Spannend und großartig recherchiert

Schattenleben - Christine Sylvester

Schattenleben
von Christine Sylvester

Kurzinhalt

Die junge Künstlerin Emma Liebmann ist zutiefst geschockt, als plötzlich ihre Großtante Meta stirbt, bei der sie einen großen Teil ihrer Kindheit gelebt hat. Im Haus ihrer Tante findet sie ihre alten Tagebücher. Tagebücher die die Zeiten im Kriegsdeutschland, als Meta Kind war, beschreibt und einige Informationen an den Tag bringen, bei denen Emma zweifelt, ob sie Meta je wirklich kannte. Ein SS-Soldat, den sie in den 40ern erschlug, um einem anderen Kind das Leben zu retten. Aber noch viele weitere unglaubliche Dinge und alleine das Lesen der Lektüre bringt Emma in große Gefahr.
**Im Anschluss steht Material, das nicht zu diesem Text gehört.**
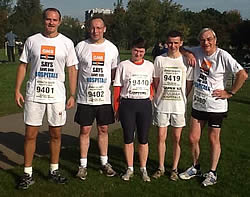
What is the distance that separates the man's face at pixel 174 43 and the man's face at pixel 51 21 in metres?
1.47

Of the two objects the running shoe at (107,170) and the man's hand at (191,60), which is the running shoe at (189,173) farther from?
the man's hand at (191,60)

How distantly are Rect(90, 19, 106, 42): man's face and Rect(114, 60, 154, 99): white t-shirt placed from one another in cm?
47

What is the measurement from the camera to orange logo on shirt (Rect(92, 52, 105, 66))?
4.88 m

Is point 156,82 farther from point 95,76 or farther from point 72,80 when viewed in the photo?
point 72,80

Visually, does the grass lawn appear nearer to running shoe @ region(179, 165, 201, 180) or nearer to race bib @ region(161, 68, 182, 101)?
running shoe @ region(179, 165, 201, 180)

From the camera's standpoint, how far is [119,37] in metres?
51.5

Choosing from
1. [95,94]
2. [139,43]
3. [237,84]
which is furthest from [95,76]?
[237,84]

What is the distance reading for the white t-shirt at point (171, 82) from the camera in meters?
4.93

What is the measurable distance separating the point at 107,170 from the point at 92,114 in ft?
2.95

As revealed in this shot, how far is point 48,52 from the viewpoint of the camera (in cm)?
455

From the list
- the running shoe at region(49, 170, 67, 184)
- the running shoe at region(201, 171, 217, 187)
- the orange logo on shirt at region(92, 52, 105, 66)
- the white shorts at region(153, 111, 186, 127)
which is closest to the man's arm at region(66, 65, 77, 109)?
the orange logo on shirt at region(92, 52, 105, 66)

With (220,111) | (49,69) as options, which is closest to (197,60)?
(220,111)

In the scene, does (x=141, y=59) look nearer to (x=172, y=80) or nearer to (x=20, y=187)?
(x=172, y=80)

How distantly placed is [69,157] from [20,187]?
56.9 inches
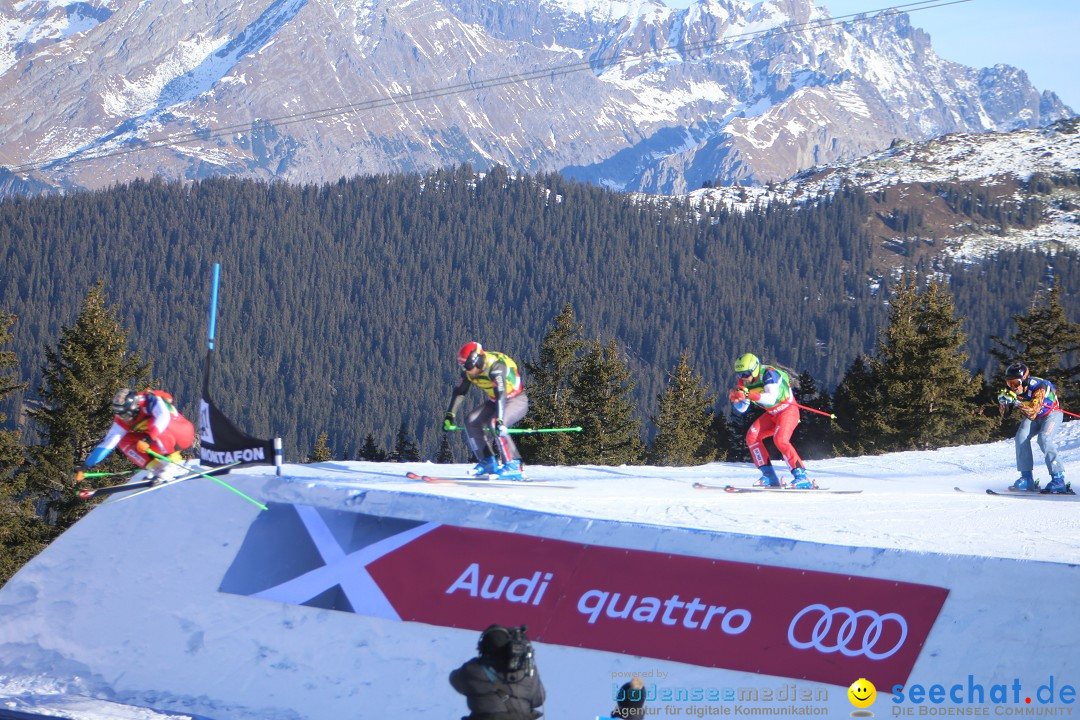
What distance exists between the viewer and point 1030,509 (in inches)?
563

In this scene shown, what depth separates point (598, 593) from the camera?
11633 millimetres

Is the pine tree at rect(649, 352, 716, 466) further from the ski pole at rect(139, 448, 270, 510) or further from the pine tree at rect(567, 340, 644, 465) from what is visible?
the ski pole at rect(139, 448, 270, 510)

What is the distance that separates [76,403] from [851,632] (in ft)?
95.6

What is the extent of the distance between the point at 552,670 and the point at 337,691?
2492 mm

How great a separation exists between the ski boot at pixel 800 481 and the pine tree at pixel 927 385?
27.1 meters

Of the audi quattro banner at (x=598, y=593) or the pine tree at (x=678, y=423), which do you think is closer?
the audi quattro banner at (x=598, y=593)

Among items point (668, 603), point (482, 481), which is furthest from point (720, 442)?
point (668, 603)

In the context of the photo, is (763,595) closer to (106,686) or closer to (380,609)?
(380,609)

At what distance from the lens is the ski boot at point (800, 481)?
15781 mm

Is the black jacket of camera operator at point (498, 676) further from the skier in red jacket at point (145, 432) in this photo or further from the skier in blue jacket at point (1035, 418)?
the skier in blue jacket at point (1035, 418)

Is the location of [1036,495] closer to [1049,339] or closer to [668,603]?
[668,603]

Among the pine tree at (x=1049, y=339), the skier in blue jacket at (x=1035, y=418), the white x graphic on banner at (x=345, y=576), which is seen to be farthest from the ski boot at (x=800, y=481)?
the pine tree at (x=1049, y=339)

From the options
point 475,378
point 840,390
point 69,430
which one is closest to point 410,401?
point 840,390

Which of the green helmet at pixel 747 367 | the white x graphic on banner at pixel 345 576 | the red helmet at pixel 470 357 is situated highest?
the red helmet at pixel 470 357
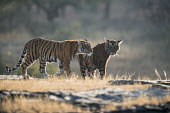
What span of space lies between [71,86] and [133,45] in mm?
26902

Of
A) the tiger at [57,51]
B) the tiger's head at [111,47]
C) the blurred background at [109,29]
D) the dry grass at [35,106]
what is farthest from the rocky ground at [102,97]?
the blurred background at [109,29]

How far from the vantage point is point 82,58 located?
45.5 feet

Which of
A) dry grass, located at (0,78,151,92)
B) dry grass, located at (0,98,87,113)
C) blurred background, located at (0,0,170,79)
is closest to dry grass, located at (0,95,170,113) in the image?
dry grass, located at (0,98,87,113)

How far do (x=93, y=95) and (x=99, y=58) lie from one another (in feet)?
16.4

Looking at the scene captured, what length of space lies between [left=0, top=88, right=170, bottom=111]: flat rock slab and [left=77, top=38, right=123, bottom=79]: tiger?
4.37m

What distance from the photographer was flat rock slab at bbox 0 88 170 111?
8.35 meters

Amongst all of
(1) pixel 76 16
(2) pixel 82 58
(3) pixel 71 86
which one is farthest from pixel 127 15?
(3) pixel 71 86

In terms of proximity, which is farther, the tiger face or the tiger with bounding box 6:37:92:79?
the tiger face

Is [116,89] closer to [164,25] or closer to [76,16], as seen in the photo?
[164,25]

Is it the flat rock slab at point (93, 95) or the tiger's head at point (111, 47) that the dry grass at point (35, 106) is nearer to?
the flat rock slab at point (93, 95)

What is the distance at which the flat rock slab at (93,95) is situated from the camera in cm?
835

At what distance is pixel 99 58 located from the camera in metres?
13.8

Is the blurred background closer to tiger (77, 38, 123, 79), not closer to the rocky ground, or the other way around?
tiger (77, 38, 123, 79)

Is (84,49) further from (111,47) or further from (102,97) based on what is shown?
(102,97)
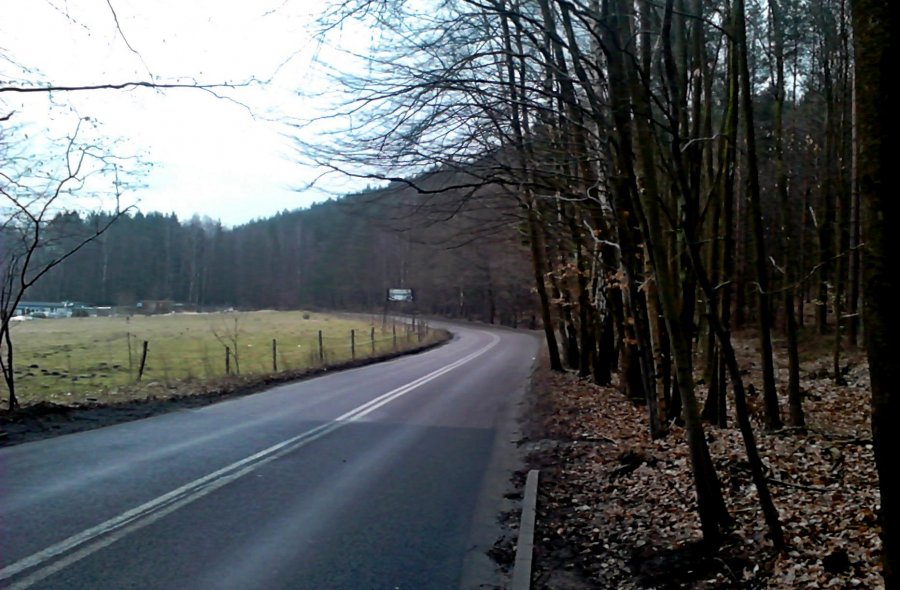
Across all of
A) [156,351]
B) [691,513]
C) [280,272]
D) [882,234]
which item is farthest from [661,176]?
[280,272]

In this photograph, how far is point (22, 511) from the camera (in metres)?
7.27

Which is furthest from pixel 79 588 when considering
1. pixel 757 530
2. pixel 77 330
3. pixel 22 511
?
pixel 77 330

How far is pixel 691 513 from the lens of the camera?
7.66 metres

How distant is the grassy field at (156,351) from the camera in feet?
74.5

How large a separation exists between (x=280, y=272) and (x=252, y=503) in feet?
321

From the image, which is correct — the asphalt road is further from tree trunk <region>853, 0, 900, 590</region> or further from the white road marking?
tree trunk <region>853, 0, 900, 590</region>

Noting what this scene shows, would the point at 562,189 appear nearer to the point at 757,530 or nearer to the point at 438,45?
the point at 438,45

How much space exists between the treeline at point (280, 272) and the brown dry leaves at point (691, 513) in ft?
122

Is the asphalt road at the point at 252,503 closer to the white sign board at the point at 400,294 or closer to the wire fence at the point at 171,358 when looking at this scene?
the wire fence at the point at 171,358

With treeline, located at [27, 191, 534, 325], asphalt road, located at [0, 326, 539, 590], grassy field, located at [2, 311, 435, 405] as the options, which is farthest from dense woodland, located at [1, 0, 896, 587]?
treeline, located at [27, 191, 534, 325]

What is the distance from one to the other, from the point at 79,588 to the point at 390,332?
5342 centimetres

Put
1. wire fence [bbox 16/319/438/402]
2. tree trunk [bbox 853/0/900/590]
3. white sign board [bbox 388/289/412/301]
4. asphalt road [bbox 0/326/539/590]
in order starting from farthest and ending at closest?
white sign board [bbox 388/289/412/301], wire fence [bbox 16/319/438/402], asphalt road [bbox 0/326/539/590], tree trunk [bbox 853/0/900/590]

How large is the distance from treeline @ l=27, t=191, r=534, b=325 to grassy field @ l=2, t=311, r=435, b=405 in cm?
392

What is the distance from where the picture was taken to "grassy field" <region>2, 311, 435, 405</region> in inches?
894
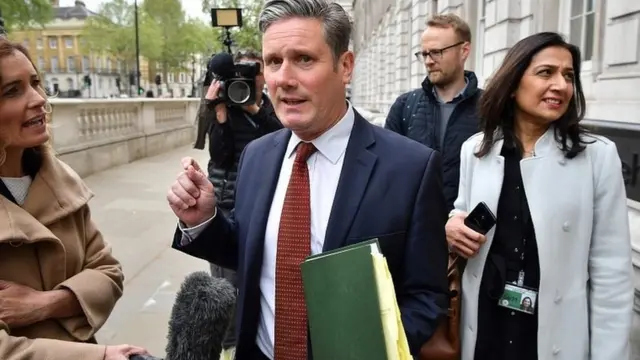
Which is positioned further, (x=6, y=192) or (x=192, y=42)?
(x=192, y=42)

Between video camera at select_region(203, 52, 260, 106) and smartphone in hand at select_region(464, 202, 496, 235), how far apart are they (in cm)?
215

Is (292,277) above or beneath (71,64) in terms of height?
beneath

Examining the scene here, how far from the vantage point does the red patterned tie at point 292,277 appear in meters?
1.63

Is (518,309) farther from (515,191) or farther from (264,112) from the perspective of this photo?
(264,112)

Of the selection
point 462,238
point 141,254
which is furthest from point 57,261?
point 141,254

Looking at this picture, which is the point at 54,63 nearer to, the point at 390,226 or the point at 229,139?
the point at 229,139

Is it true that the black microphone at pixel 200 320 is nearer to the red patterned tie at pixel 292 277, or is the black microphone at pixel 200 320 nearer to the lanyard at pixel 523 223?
the red patterned tie at pixel 292 277

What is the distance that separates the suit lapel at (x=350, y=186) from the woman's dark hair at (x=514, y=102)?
0.76 m

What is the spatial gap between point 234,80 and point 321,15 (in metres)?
2.34

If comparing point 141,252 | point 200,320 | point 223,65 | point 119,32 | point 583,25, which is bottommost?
point 141,252

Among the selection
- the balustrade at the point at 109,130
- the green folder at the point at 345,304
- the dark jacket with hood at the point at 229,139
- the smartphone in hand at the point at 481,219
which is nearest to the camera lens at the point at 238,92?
the dark jacket with hood at the point at 229,139

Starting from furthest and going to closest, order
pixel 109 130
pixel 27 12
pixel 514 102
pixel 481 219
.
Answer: pixel 27 12 → pixel 109 130 → pixel 514 102 → pixel 481 219

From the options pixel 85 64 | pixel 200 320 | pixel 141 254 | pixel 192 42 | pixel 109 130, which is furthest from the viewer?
pixel 85 64

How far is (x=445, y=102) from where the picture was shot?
350 centimetres
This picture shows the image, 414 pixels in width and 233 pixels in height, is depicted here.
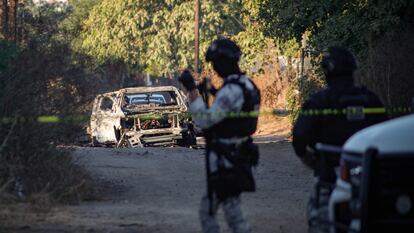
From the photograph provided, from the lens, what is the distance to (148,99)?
25109 mm

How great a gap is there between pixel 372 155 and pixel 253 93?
179cm

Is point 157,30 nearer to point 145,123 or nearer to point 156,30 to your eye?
point 156,30

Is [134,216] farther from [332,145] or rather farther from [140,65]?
[140,65]

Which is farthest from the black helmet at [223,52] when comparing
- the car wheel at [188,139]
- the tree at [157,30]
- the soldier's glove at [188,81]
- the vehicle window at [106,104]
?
the tree at [157,30]

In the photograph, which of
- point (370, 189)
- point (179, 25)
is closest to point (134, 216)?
point (370, 189)

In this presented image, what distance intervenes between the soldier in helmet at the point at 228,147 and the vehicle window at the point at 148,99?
1694 centimetres

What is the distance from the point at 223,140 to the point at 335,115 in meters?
0.86

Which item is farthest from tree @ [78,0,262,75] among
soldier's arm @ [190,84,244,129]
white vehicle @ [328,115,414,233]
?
white vehicle @ [328,115,414,233]

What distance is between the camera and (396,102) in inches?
694

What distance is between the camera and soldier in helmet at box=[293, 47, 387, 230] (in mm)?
7391

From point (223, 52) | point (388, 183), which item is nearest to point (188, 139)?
point (223, 52)

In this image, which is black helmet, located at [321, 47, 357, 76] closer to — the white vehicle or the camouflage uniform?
the camouflage uniform

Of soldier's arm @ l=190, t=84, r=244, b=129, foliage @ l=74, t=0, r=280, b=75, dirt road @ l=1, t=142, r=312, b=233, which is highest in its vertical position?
foliage @ l=74, t=0, r=280, b=75

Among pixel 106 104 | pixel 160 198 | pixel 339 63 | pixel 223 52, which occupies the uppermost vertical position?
pixel 223 52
Den der Tod ihrer Tante war keineswegs ein natürlicher und auch Mitwisser sind nicht erwünscht…

Meinung

Schattenleben war mein erstes Buch von Christine Sylvester und ich kann nur sagen – ich will mehr. Zudem war es mein erster Kriminalroman und ich frage mich, warum ich nicht schon viel früher mal einen gelesen habe. Das Buch war mir alleine schon wegen dem Cover sympathisch und auch, weil es in und um Dresden spielt, meiner Geburtsstadt. Das Buch ist wirklich ein toller, und großartig recherchierter Kriminalroman. 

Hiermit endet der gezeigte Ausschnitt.